I practice a therapy modality called Core Energetics (a.k.a. Core). It is a wholistic therapy approach in that it embraces not just the mind but also the body and the spirit. In a Core session we often acknowledge an aspect of ourselves we call the lower self. Most of us are more familiar with the Jungian term “the shadow.” In the Core modality, we use the lower self to reach the higher self or the heart.
In most societies, we are taught as children to hold back the expression of the shadow, that being anger, hatred, jealousy, spite, just to name a few. Because we learn to be afraid to show these parts of ourselves, it is assumed that we need to disown them. I believe it was these places that Dr. Thurman was referring to in his argument. And it seemed to me that he was acknowledging that if we are to transcend suffering, we need to know our fear.
Perhaps Buddhism has become popular because of the precept that we can master our reality. Who wouldn't want to master reality, especially the painful parts? Dissolve frustration, ignorance, judgment and the things that make us suffer? But how do you master anything? You get comfortable with the thing you are mastering. You learn every side of it, you “be” with it in every aspect. If it was pleasure you were mastering would you avoid getting to know it? Probably not, you most likely would indulge in it.
What seems to be keeping us from exploring our lower self are feelings of shame, pride, guilt or humiliation. We have built elaborate walls of fear around these areas within ourselves we think, to protect us and others. We need to remember that exploring our lower self is an earnest quest toward deepening our compassion. When we understand how darkness operates and what gives it its impetus within us, our suffering changes. The paradigm shifts. We are no longer on the pedestal of judgment. Now we know what impels another to steal, deceive or kill and we cannot help but acknowledge that potential in ourselves.
Avoiding our lower self can result in denial and an imbalance on one side of our true nature. This is when our lower self becomes dangerous. Idealizations can roost within and denial can create powerful delusions. A major Tibetan Buddhist figure, Milarepa, claimed he was grateful he had the awareness of hell, of infinite negativity. He had killed many people with black magic when he was young to avenge his parents before he turned to the dharma, but understanding the dangers of hell gave him the power to become a Buddha and escape the consequences.
Jung in The Stages of Life (1930) wrote, "When we must deal with problems, we instinctively resist the way that leads through obscurity and darkness. We wish to hear only of unequivocal results, and completely forget that these results can only be brought about when we have ventured into and emerged again from the darkness. But to penetrate the darkness we must summon all the powers of enlightenment that consciousness can offer."
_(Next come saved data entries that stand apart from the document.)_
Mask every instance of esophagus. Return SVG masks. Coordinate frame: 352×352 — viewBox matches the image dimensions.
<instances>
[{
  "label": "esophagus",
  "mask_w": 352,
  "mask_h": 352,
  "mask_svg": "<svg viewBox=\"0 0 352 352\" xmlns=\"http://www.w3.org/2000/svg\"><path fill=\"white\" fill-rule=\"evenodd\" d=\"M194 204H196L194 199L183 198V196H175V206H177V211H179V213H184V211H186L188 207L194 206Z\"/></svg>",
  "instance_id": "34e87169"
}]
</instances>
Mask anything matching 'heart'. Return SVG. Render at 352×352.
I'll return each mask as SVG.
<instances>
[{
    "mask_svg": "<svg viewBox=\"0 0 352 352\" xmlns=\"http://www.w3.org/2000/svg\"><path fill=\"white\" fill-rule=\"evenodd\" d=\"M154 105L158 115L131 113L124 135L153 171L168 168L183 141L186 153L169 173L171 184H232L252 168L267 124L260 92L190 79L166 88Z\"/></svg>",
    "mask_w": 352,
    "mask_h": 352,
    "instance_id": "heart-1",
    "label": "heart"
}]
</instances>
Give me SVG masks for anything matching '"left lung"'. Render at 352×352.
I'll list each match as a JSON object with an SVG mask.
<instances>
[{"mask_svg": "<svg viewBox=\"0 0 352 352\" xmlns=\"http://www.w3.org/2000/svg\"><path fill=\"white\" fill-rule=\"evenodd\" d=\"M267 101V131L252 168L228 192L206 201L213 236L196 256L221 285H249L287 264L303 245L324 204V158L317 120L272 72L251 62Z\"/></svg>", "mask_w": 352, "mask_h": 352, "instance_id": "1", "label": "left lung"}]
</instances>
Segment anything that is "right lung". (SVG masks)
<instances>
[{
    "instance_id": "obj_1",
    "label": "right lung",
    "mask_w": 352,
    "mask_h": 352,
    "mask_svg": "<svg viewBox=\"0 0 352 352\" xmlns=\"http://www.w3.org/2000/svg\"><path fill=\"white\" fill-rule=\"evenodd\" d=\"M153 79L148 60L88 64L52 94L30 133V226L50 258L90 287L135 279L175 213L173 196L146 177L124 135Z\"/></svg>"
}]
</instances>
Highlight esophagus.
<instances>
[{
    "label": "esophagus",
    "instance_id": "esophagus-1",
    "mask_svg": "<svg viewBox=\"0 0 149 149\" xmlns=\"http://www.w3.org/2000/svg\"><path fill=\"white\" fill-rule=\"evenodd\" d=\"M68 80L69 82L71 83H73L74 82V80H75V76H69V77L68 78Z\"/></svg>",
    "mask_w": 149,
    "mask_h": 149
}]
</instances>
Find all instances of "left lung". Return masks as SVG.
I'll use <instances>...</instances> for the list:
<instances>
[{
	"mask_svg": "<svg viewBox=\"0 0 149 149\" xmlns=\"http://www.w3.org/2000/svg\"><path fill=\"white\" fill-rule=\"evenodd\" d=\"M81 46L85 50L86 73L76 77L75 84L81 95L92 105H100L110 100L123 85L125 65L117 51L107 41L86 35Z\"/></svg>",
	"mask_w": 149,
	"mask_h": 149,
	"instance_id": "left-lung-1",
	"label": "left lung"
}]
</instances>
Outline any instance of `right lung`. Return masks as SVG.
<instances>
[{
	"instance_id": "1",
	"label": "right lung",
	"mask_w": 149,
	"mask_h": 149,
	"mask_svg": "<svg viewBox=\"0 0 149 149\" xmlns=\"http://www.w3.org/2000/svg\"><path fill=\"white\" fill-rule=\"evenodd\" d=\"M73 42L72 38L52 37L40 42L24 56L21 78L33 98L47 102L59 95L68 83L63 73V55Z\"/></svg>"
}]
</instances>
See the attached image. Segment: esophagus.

Jung studied a myriad of religions because he recognized that spirituality is part of our true nature and we need connection to this place within ourselves to ascend suffering. We need a supportive environment and or teacher to guide us through the exploration to reach a greater and more fulfilling consciousness. Embracing the shadow requires remembering that these places are only a small part of ourselves. It can be extremely painful work and takes enormous courage. In order to master those aspects of ourselves which are dangerous we need to “feel” them. In order to feel them productively we need to trust our connection to our hearts and our spirit.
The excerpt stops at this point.